CSX Transportation, Inc. (appelante)

c.

ABB Inc. et Compagnie des chemins de fer nationaux du Canada (intimées)

Répertorié : Csx Transportation, Inc. c. ABB Inc.

Cour d’appel fédérale, juges Stratas, Rennie et Laskin, J.C.A.—Par vidéoconférence; Toronto, 31 mai 2022.

Droit administratif — Équité procédurale — Appel à l’encontre d’une décision de la Cour fédérale concluant, entre autres, que l’appelante était responsable en application du Code civil du Québec dans une action en dommages-intérêts intentée par l’intimée ABB Inc. — ABB Inc., un fabricant du Québec, a retenu les services de l’intimée, la Compagnie des chemins de fer nationaux du Canada (l’intimée), pour envoyer un transformateur électrique au Kentucky — L’intimée a géré le transport ferroviaire au Canada, retenant les services de l’appelante pour assurer le transport ferroviaire aux États-Unis — L’appelante est une société de la Virginie dont le siège social est situé en Floride — Le transformateur électrique a été endommagé alors qu’il était transporté par l’appelante aux États-Unis — ABB Inc. a poursuivi l’intimée et l’appelante — L’appelante a invoqué plusieurs motifs pour interjeter appel de la décision de la Cour fédérale, notamment que la Cour fédérale n’avait pas respecté l’équité procédurale — Il s’agissait en l’espèce de déterminer la présence d’un manquement à l’équité procédurale — Il y a eu manquement à l’équité procédurale en l’espèce, surtout du fait qu’ABB Inc. n’a pas fait valoir que l’appelante était de quelque façon responsable en application du Code civil — Même si la Cour fédérale n’a pas commis d’erreur en soulevant avec les parties la question de savoir si elles avaient omis de tenir compte du Code civil, pour répondre aux obligations de l’équité procédurale, elle devait être plus précise à propos de ses questionnements, ou faire des propositions précises aux parties afin qu’elles puissent en débattre de façon éclairée — Considérant les lacunes relatives à l’équité procédurale en l’espèce, le verdict de la Cour fédérale sur la question de la responsabilité de l’appelante n’était pas sûr — Par conséquent, le jugement de la Cour fédérale a été annulé et la tenue d’un nouveau procès devant la Cour fédérale, devant un autre juge, a été ordonnée — Appel accueilli.

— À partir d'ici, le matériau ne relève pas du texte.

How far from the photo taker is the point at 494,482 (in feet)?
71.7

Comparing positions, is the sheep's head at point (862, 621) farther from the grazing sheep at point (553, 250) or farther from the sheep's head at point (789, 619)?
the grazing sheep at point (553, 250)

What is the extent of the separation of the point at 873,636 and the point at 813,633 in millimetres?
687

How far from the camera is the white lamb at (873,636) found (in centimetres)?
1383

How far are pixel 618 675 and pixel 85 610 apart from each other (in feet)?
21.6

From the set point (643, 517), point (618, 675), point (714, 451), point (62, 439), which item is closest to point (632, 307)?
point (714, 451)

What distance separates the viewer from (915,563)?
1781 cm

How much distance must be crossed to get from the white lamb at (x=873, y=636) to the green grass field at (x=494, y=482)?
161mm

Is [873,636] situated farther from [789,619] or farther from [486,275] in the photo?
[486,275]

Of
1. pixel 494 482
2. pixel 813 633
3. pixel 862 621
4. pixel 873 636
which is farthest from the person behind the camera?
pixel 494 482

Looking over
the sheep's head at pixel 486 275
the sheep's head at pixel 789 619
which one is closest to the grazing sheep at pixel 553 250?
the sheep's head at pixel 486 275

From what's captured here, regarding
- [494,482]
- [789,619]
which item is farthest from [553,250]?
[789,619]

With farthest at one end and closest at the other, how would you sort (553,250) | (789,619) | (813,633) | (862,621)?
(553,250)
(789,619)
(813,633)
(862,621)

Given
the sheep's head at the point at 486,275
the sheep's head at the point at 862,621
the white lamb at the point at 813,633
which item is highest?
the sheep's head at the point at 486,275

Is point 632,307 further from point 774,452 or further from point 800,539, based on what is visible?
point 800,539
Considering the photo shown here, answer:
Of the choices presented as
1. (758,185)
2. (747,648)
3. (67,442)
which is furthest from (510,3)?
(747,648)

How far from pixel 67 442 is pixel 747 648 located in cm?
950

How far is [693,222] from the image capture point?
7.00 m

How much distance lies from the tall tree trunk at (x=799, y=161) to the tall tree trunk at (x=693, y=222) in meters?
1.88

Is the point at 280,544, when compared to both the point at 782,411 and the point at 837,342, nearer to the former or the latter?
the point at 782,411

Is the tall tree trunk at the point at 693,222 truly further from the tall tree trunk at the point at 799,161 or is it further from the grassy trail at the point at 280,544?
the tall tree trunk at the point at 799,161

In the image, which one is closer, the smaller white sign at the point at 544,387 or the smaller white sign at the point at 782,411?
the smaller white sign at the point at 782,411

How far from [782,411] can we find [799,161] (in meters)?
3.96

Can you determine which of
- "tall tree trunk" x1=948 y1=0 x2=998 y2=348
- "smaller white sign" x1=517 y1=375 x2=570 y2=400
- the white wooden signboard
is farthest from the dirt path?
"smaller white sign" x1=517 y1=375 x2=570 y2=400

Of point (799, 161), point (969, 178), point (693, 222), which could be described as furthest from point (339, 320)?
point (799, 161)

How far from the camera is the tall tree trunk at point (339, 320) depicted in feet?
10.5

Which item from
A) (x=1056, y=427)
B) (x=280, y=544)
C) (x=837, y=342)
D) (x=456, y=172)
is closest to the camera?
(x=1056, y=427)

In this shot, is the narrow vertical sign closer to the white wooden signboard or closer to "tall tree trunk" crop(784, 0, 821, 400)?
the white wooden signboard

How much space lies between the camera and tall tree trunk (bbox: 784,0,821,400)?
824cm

Transports — La Cour fédérale a conclu, entre autres, que l’appelante était responsable en application du Code civil du Québec dans une action en dommages-intérêts intentée par l’intimée ABB Inc. — ABB Inc., un fabricant du Québec, a retenu les services de l’intimée, la Compagnie des chemins de fer nationaux du Canada (l’intimée), pour envoyer un transformateur électrique au Kentucky — L’intimée a géré le transport ferroviaire au Canada, mais a retenu les services de l’appelante pour assurer le transport ferroviaire aux États-Unis — Le transformateur électrique a été endommagé alors qu’il était transporté par l’appelante aux États-Unis — ABB Inc. a poursuivi l’intimée et l’appelante — L’appelante a interjeté appel de la décision de la Cour fédérale — Il y a eu manquement à l’équité procédurale en l’espèce, plus particulièrement, ABB Inc. n’a pas fait valoir que l’appelante était de quelque façon responsable en application du Code civil; la Cour fédérale n’a pas invité les parties à déposer des observations visant précisément l’application du Code civil aux faits de l’espèce à la lumière des dispositions de la Loi sur les transports au Canada — Pour répondre aux obligations de l’équité procédurale, la Cour fédérale devait être plus précise à propos de ses questionnements, ou faire des propositions précises aux parties afin qu’elles puissent en débattre de façon éclairée — Considérant les lacunes relatives à l’équité procédurale en l’espèce, le verdict de la Cour fédérale sur la question de la responsabilité de l’appelante n’était pas sûr.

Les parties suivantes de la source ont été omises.